=== Action item ===
Set out exactly, and only, the lines running from the one containing "Sticker Rond 18Why" to the bottom of the listing below; pictures stay out.

=== Data excerpt ===
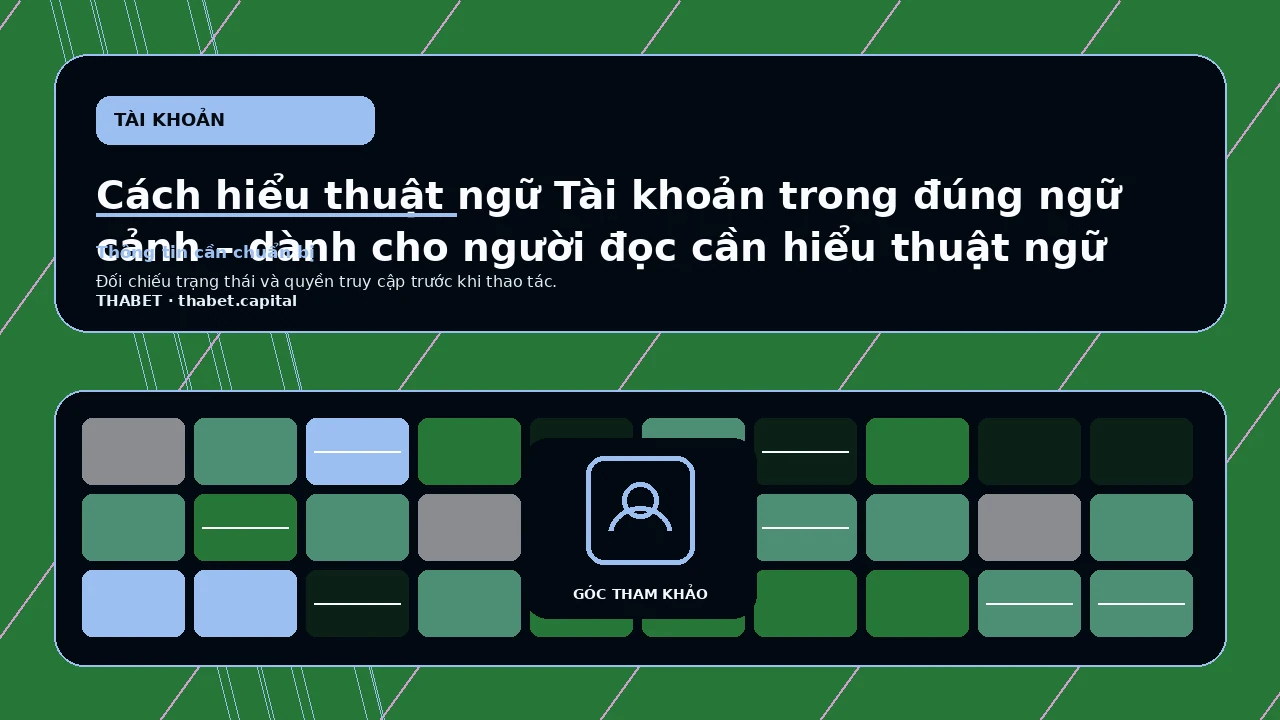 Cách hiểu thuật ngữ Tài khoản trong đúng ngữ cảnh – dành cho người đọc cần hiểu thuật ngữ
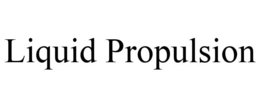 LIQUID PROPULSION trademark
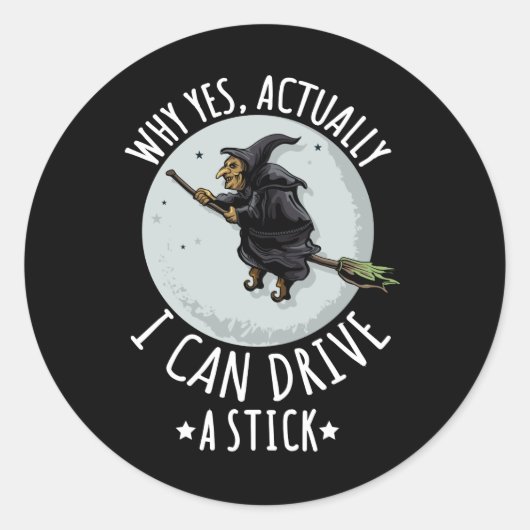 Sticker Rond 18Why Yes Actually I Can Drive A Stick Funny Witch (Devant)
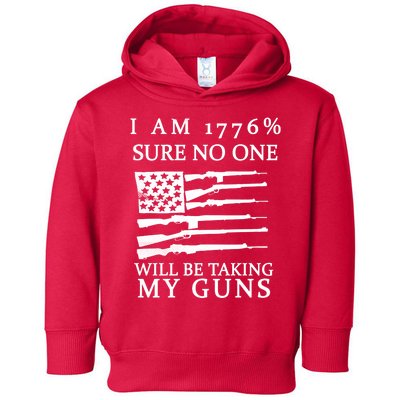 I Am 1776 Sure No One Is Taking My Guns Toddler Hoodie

=== Task solution ===
 Sticker Rond 18Why Yes Actually I Can Drive A Stick Funny Witch (Devant)
 I Am 1776 Sure No One Is Taking My Guns Toddler Hoodie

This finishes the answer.